Documentation access will be interrupted from time to time due to some bug correction.


Page tree
Skip to end of metadata
Go to start of metadata

This article explains how to install mpi4py in your home directory on the cluster in such a way that it is possible to use different clusters and/or compilers and MPI libraries

The Problem

mpi4py needs to be built for a specific combination of the following:

  • Compiler
  • MPI flavour
  • CPU type
  • Interconnect
  • Python version

This means that if installed with pip install --user mpi4py it will be tied to the exact combination of the aforementioned requirements used at install time.

In SCITAS clusters there is an environment variable set that captures the CPU type and the Interconnect: $SYS_TYPE .

The solution to this is to use the Python virtualenv package which allows multiple python environments to co-exist.

Step-by-step guide

Make a directory for all your virtualenv projects (optional)

$ cd
$ mkdir virtualenv

Decide on your compiler/MPI and know where you are

For each combination we need to create a directory and so we choose the following naming convention:

$SYS_TYPE _ compiler _ MPI

e.g.

$ cd virtualenv
$ mkdir ${SYS_TYPE}_gcc_mvapich
$ ls
x86_E5v4_Mellanox_gcc_mvapich

Note that for Intel there is only one MPI available so ${SYS_TYPE}_intel will suffice as a name.

${SYS_TYPE} identifies the hardware type and looks something like x86_E5v4_Mellanox

Optionally, if one intends to use multiple Python versions you might want to include the version of Python, for example, you can append: _py3 .

Run virtualenv and install mpi4py

First check that the correct modules have been loaded!

$ module load gcc mvapich2 python
$ module list
Currently Loaded Modules:
1) gcc/7.4.0    2) mvapich2/2.3.1    3) python/3.7.3


Now create the virtualenv by pointing to use the appropriate directory and python version (2 or 3)

$ virtualenv -p python3 --system-site-packages virtualenv/${SYS_TYPE}_gcc_mvapich
Running virtualenv with interpreter /ssoft/spack/humagne/v1/opt/spack/linux-rhel7-x86_E5v4_Mellanox/gcc-7.4.0/python-3.7.3-5lm3vikrg4nq4tjhx76dgqy7zbt4kfam/bin/python3
Using base prefix '/ssoft/spack/humagne/v1/opt/spack/linux-rhel7-x86_E5v4_Mellanox/gcc-7.4.0/python-3.7.3-5lm3vikrg4nq4tjhx76dgqy7zbt4kfam'
New python executable in /home/user/virtualenv/x86_E5v4_Mellanox_gcc_mvapich/bin/python3
Also creating executable in /home/user/virtualenv/x86_E5v4_Mellanox_gcc_mvapich/bin/python
Installing setuptools, pip, wheel...

### [Dataset excerpt]
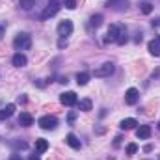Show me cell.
<instances>
[{"mask_svg":"<svg viewBox=\"0 0 160 160\" xmlns=\"http://www.w3.org/2000/svg\"><path fill=\"white\" fill-rule=\"evenodd\" d=\"M158 128H160V123H158Z\"/></svg>","mask_w":160,"mask_h":160,"instance_id":"8d00e7d4","label":"cell"},{"mask_svg":"<svg viewBox=\"0 0 160 160\" xmlns=\"http://www.w3.org/2000/svg\"><path fill=\"white\" fill-rule=\"evenodd\" d=\"M30 160H39V153H36V155H30Z\"/></svg>","mask_w":160,"mask_h":160,"instance_id":"f546056e","label":"cell"},{"mask_svg":"<svg viewBox=\"0 0 160 160\" xmlns=\"http://www.w3.org/2000/svg\"><path fill=\"white\" fill-rule=\"evenodd\" d=\"M32 123H34V118L28 112H21V116H19V125L21 127H30Z\"/></svg>","mask_w":160,"mask_h":160,"instance_id":"7c38bea8","label":"cell"},{"mask_svg":"<svg viewBox=\"0 0 160 160\" xmlns=\"http://www.w3.org/2000/svg\"><path fill=\"white\" fill-rule=\"evenodd\" d=\"M17 101H19V102H26V97H24V95H19V99H17Z\"/></svg>","mask_w":160,"mask_h":160,"instance_id":"4dcf8cb0","label":"cell"},{"mask_svg":"<svg viewBox=\"0 0 160 160\" xmlns=\"http://www.w3.org/2000/svg\"><path fill=\"white\" fill-rule=\"evenodd\" d=\"M147 48H149V52H151L153 56H160V43L157 39L149 41V43H147Z\"/></svg>","mask_w":160,"mask_h":160,"instance_id":"2e32d148","label":"cell"},{"mask_svg":"<svg viewBox=\"0 0 160 160\" xmlns=\"http://www.w3.org/2000/svg\"><path fill=\"white\" fill-rule=\"evenodd\" d=\"M106 6L116 11H125L128 8V0H106Z\"/></svg>","mask_w":160,"mask_h":160,"instance_id":"9c48e42d","label":"cell"},{"mask_svg":"<svg viewBox=\"0 0 160 160\" xmlns=\"http://www.w3.org/2000/svg\"><path fill=\"white\" fill-rule=\"evenodd\" d=\"M11 63H13L15 67H24V65L28 63V60H26V56H24V54L17 52V54H13V58H11Z\"/></svg>","mask_w":160,"mask_h":160,"instance_id":"30bf717a","label":"cell"},{"mask_svg":"<svg viewBox=\"0 0 160 160\" xmlns=\"http://www.w3.org/2000/svg\"><path fill=\"white\" fill-rule=\"evenodd\" d=\"M58 45H60V48H63V47H67V39H63V38H62V39H60V43H58Z\"/></svg>","mask_w":160,"mask_h":160,"instance_id":"f1b7e54d","label":"cell"},{"mask_svg":"<svg viewBox=\"0 0 160 160\" xmlns=\"http://www.w3.org/2000/svg\"><path fill=\"white\" fill-rule=\"evenodd\" d=\"M60 102H62L63 106H75V104L78 102L77 93H75V91H65V93H62V95H60Z\"/></svg>","mask_w":160,"mask_h":160,"instance_id":"277c9868","label":"cell"},{"mask_svg":"<svg viewBox=\"0 0 160 160\" xmlns=\"http://www.w3.org/2000/svg\"><path fill=\"white\" fill-rule=\"evenodd\" d=\"M47 149H48V142H47V140H43V138L36 140V151H38V153H45Z\"/></svg>","mask_w":160,"mask_h":160,"instance_id":"ac0fdd59","label":"cell"},{"mask_svg":"<svg viewBox=\"0 0 160 160\" xmlns=\"http://www.w3.org/2000/svg\"><path fill=\"white\" fill-rule=\"evenodd\" d=\"M13 112H15V104H8L6 108H2V110H0V121L11 118V116H13Z\"/></svg>","mask_w":160,"mask_h":160,"instance_id":"5bb4252c","label":"cell"},{"mask_svg":"<svg viewBox=\"0 0 160 160\" xmlns=\"http://www.w3.org/2000/svg\"><path fill=\"white\" fill-rule=\"evenodd\" d=\"M58 34L62 36V38H65V36H71L73 34V22L71 21H62L60 24H58Z\"/></svg>","mask_w":160,"mask_h":160,"instance_id":"52a82bcc","label":"cell"},{"mask_svg":"<svg viewBox=\"0 0 160 160\" xmlns=\"http://www.w3.org/2000/svg\"><path fill=\"white\" fill-rule=\"evenodd\" d=\"M19 6L22 9H32L36 6V0H19Z\"/></svg>","mask_w":160,"mask_h":160,"instance_id":"44dd1931","label":"cell"},{"mask_svg":"<svg viewBox=\"0 0 160 160\" xmlns=\"http://www.w3.org/2000/svg\"><path fill=\"white\" fill-rule=\"evenodd\" d=\"M75 118H77V114H75V112H69V116H67V121H69V123H73V121H75Z\"/></svg>","mask_w":160,"mask_h":160,"instance_id":"4316f807","label":"cell"},{"mask_svg":"<svg viewBox=\"0 0 160 160\" xmlns=\"http://www.w3.org/2000/svg\"><path fill=\"white\" fill-rule=\"evenodd\" d=\"M157 41H158V43H160V36H158V39H157Z\"/></svg>","mask_w":160,"mask_h":160,"instance_id":"d590c367","label":"cell"},{"mask_svg":"<svg viewBox=\"0 0 160 160\" xmlns=\"http://www.w3.org/2000/svg\"><path fill=\"white\" fill-rule=\"evenodd\" d=\"M13 47H15L17 50H28V48L32 47V38H30V34H26V32L17 34L15 39H13Z\"/></svg>","mask_w":160,"mask_h":160,"instance_id":"6da1fadb","label":"cell"},{"mask_svg":"<svg viewBox=\"0 0 160 160\" xmlns=\"http://www.w3.org/2000/svg\"><path fill=\"white\" fill-rule=\"evenodd\" d=\"M136 151H138V145L136 143H128L127 145V155H134Z\"/></svg>","mask_w":160,"mask_h":160,"instance_id":"cb8c5ba5","label":"cell"},{"mask_svg":"<svg viewBox=\"0 0 160 160\" xmlns=\"http://www.w3.org/2000/svg\"><path fill=\"white\" fill-rule=\"evenodd\" d=\"M89 82V73H78L77 75V84L78 86H86Z\"/></svg>","mask_w":160,"mask_h":160,"instance_id":"ffe728a7","label":"cell"},{"mask_svg":"<svg viewBox=\"0 0 160 160\" xmlns=\"http://www.w3.org/2000/svg\"><path fill=\"white\" fill-rule=\"evenodd\" d=\"M101 24H102V15H101V13L91 15V19H89V26H91V28H99Z\"/></svg>","mask_w":160,"mask_h":160,"instance_id":"e0dca14e","label":"cell"},{"mask_svg":"<svg viewBox=\"0 0 160 160\" xmlns=\"http://www.w3.org/2000/svg\"><path fill=\"white\" fill-rule=\"evenodd\" d=\"M65 142H67V145L73 147V149H80V147H82L80 140L75 136V134H67V136H65Z\"/></svg>","mask_w":160,"mask_h":160,"instance_id":"4fadbf2b","label":"cell"},{"mask_svg":"<svg viewBox=\"0 0 160 160\" xmlns=\"http://www.w3.org/2000/svg\"><path fill=\"white\" fill-rule=\"evenodd\" d=\"M11 145L15 149H26V142H11Z\"/></svg>","mask_w":160,"mask_h":160,"instance_id":"d4e9b609","label":"cell"},{"mask_svg":"<svg viewBox=\"0 0 160 160\" xmlns=\"http://www.w3.org/2000/svg\"><path fill=\"white\" fill-rule=\"evenodd\" d=\"M2 36H4V26H0V39H2Z\"/></svg>","mask_w":160,"mask_h":160,"instance_id":"e575fe53","label":"cell"},{"mask_svg":"<svg viewBox=\"0 0 160 160\" xmlns=\"http://www.w3.org/2000/svg\"><path fill=\"white\" fill-rule=\"evenodd\" d=\"M58 11H60V4H58V2H50V4L45 8V11L41 13V21H47V19L54 17Z\"/></svg>","mask_w":160,"mask_h":160,"instance_id":"8992f818","label":"cell"},{"mask_svg":"<svg viewBox=\"0 0 160 160\" xmlns=\"http://www.w3.org/2000/svg\"><path fill=\"white\" fill-rule=\"evenodd\" d=\"M9 160H22V158H21L19 155H11V157H9Z\"/></svg>","mask_w":160,"mask_h":160,"instance_id":"1f68e13d","label":"cell"},{"mask_svg":"<svg viewBox=\"0 0 160 160\" xmlns=\"http://www.w3.org/2000/svg\"><path fill=\"white\" fill-rule=\"evenodd\" d=\"M136 125H138V121L132 119V118H127V119H123L119 123V127L123 128V130H130V128H134Z\"/></svg>","mask_w":160,"mask_h":160,"instance_id":"9a60e30c","label":"cell"},{"mask_svg":"<svg viewBox=\"0 0 160 160\" xmlns=\"http://www.w3.org/2000/svg\"><path fill=\"white\" fill-rule=\"evenodd\" d=\"M65 8L67 9H75L77 8V0H65Z\"/></svg>","mask_w":160,"mask_h":160,"instance_id":"484cf974","label":"cell"},{"mask_svg":"<svg viewBox=\"0 0 160 160\" xmlns=\"http://www.w3.org/2000/svg\"><path fill=\"white\" fill-rule=\"evenodd\" d=\"M138 99H140V93H138V89H136V88L127 89V93H125V102H127L128 106L136 104V102H138Z\"/></svg>","mask_w":160,"mask_h":160,"instance_id":"ba28073f","label":"cell"},{"mask_svg":"<svg viewBox=\"0 0 160 160\" xmlns=\"http://www.w3.org/2000/svg\"><path fill=\"white\" fill-rule=\"evenodd\" d=\"M60 82H62V84H67L69 80H67V77H62V78H60Z\"/></svg>","mask_w":160,"mask_h":160,"instance_id":"836d02e7","label":"cell"},{"mask_svg":"<svg viewBox=\"0 0 160 160\" xmlns=\"http://www.w3.org/2000/svg\"><path fill=\"white\" fill-rule=\"evenodd\" d=\"M121 26H118V24H110V28H108V32H106V38H104V41L106 43H116L118 41V38H119L121 34Z\"/></svg>","mask_w":160,"mask_h":160,"instance_id":"5b68a950","label":"cell"},{"mask_svg":"<svg viewBox=\"0 0 160 160\" xmlns=\"http://www.w3.org/2000/svg\"><path fill=\"white\" fill-rule=\"evenodd\" d=\"M78 108L82 110V112H89L91 108H93V104H91V101L89 99H82L78 102Z\"/></svg>","mask_w":160,"mask_h":160,"instance_id":"d6986e66","label":"cell"},{"mask_svg":"<svg viewBox=\"0 0 160 160\" xmlns=\"http://www.w3.org/2000/svg\"><path fill=\"white\" fill-rule=\"evenodd\" d=\"M127 41H128V38H127L125 30H121V34H119V38H118V41H116V43H118V45H125Z\"/></svg>","mask_w":160,"mask_h":160,"instance_id":"603a6c76","label":"cell"},{"mask_svg":"<svg viewBox=\"0 0 160 160\" xmlns=\"http://www.w3.org/2000/svg\"><path fill=\"white\" fill-rule=\"evenodd\" d=\"M38 125H39L43 130H54V128L58 127V119H56L54 116H43V118L38 121Z\"/></svg>","mask_w":160,"mask_h":160,"instance_id":"3957f363","label":"cell"},{"mask_svg":"<svg viewBox=\"0 0 160 160\" xmlns=\"http://www.w3.org/2000/svg\"><path fill=\"white\" fill-rule=\"evenodd\" d=\"M121 140H123V138H121V136H118V138H116V142H114V145H119Z\"/></svg>","mask_w":160,"mask_h":160,"instance_id":"d6a6232c","label":"cell"},{"mask_svg":"<svg viewBox=\"0 0 160 160\" xmlns=\"http://www.w3.org/2000/svg\"><path fill=\"white\" fill-rule=\"evenodd\" d=\"M140 9H142V13L149 15V13L153 11V4H151V2H142V8H140Z\"/></svg>","mask_w":160,"mask_h":160,"instance_id":"7402d4cb","label":"cell"},{"mask_svg":"<svg viewBox=\"0 0 160 160\" xmlns=\"http://www.w3.org/2000/svg\"><path fill=\"white\" fill-rule=\"evenodd\" d=\"M151 24H153V28H160V17H157V19H155Z\"/></svg>","mask_w":160,"mask_h":160,"instance_id":"83f0119b","label":"cell"},{"mask_svg":"<svg viewBox=\"0 0 160 160\" xmlns=\"http://www.w3.org/2000/svg\"><path fill=\"white\" fill-rule=\"evenodd\" d=\"M114 69H116L114 63H112V62H106V63H102L101 67H97V69L93 71V75L99 77V78H104V77H110V75L114 73Z\"/></svg>","mask_w":160,"mask_h":160,"instance_id":"7a4b0ae2","label":"cell"},{"mask_svg":"<svg viewBox=\"0 0 160 160\" xmlns=\"http://www.w3.org/2000/svg\"><path fill=\"white\" fill-rule=\"evenodd\" d=\"M136 136H138L140 140H147V138L151 136V127H149V125H140L138 130H136Z\"/></svg>","mask_w":160,"mask_h":160,"instance_id":"8fae6325","label":"cell"}]
</instances>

### [Problem]
Can you repeat the mpi4py installation guide from "In SCITAS clusters" to "virtualenv projects (optional)", swapping "co-exist" for "live side by side"?

### [Result of the exercise]
In SCITAS clusters there is an environment variable set that captures the CPU type and the Interconnect: $SYS_TYPE .

The solution to this is to use the Python virtualenv package which allows multiple python environments to live side by side.

Step-by-step guide

Make a directory for all your virtualenv projects (optional)